READING PASSAGE:
====================

Exchange Program Brings Seattle Transgender Activist to China
A transgender activist from Seattle spent 15 days in China last month, working with Chinese LGBT activists as part of a Los Angeles Gay and Lesbian Center-sponsored exchange program.
"I met some amazing young activists-all of them under 30," said Marsha Botzer upon her return to the United States. "Since China is China, they’re going to guide the world."
Although the numbers are hard to document, the world’s most populous country certainly has an enormous LGBT population. "Oh, millions!" exclaimed Botzer. "The largest LGBT population in the world! That’s why it’s going to make a difference."
She then laughed. "So many people-I’ll never complain about Seattle traffic again!," proclaimed Botzer.
Chinese officials asked for delegations from the United States. Botzer said they wanted people with a particular expertise, "and I went representing trans people."
According to Botzer, her delegation enjoyed complete freedom of access to the local LGBT community. "I never saw anyone watching us, never saw overt control," she said. "I could walk out of my hotel and get in a taxi and go wherever."
Botzer: Chinese Government is Not Anti-Gay
She said the Chinese government is not anti-gay, "but they also don’t want a public display of organizing."
"You couldn’t have a big conference like Gender Odyssey or Creating Change," noted Botzer.
Although Botzer did visit Beijing’s Forbidden City and other attractions, she was meeting with Chinese LGBT activists "all day long, and most nights."
"We met with our counterparts in their homes, in cafes, and in the center they created [in Beijing]," she said.
The Beijing center opened in 2008. Planning for the project began in 1998, the same year that same-sex relations were decriminalized in China.
Botzer said her Chinese colleagues face many of the same issues the American LGBT rights movement once tackled.
"How do you organize? They have no models for that," she said. "How do you talk about different sexual orientation and gender identity? How do you reach out to people? How do you distribute safe sex information, condoms?’ While the Chinese are just now grappling with these problems, their approach is thoughtful and businesslike."
LGBT Organizing Has Matured in China
Botzer noted, however, Chinese activists have what she described as a "mature" form of organizing.
"When you want to start a group, you write a formal proposal and when I finally met up with trans folks, I became friends with one young activist," she said. "When she decided to become an activist, her first move was to write a paper on what trans folks need and how to do outreach to them. They know what to do, and they’re doing it-education, being open, creating newsletters and archives, using the internet too. It’s different there; you’re not able to put up the same resources."

====================

DATASET CONTENT:
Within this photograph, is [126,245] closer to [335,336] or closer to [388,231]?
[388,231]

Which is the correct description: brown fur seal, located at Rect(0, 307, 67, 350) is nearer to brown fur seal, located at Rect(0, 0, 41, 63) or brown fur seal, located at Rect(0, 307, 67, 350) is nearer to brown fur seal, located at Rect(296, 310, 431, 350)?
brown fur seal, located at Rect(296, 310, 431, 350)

====================

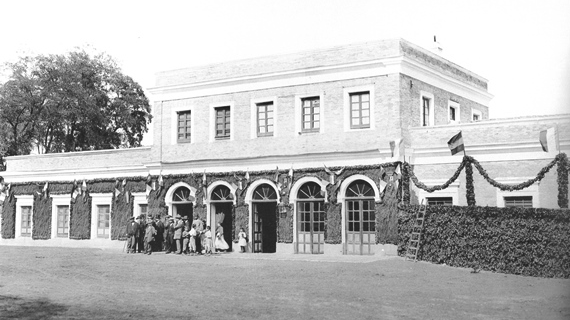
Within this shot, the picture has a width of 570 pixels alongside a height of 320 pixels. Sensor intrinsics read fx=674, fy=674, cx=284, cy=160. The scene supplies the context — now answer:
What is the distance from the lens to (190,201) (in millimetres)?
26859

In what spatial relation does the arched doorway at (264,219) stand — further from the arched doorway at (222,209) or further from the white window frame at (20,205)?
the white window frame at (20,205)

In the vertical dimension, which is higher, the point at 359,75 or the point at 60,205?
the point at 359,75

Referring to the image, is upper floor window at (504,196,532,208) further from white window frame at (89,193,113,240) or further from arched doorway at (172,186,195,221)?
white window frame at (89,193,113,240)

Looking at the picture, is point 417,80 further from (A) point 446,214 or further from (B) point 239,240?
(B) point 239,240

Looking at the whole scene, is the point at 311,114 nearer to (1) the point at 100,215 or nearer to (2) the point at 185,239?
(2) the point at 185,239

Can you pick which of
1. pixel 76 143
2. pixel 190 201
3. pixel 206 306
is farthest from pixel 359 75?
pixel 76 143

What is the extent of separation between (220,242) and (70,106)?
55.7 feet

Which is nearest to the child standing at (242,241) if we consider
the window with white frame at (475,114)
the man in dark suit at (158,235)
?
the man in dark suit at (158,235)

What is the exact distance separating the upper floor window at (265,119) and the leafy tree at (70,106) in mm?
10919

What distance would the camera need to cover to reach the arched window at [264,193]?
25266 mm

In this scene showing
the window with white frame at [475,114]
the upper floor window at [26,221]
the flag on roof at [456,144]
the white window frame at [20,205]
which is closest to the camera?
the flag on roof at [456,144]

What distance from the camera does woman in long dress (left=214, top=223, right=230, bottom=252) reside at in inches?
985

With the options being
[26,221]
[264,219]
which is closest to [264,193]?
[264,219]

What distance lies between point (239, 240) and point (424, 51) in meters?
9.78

====================

WHAT THIS EXERCISE ASKS:
a) Translate this sentence from the article on Marsha Botzer's trip to China into Spanish: "According to Botzer, her delegation enjoyed complete freedom of access to the local LGBT community."
b) According to the article on Marsha Botzer's trip to China, in what year were same-sex relations decriminalized in China?

EXERCISE RESULTS:
a) Según Botzer, su delegación gozó de total libertad de acceso a la comunidad LGBT local.

b) 1998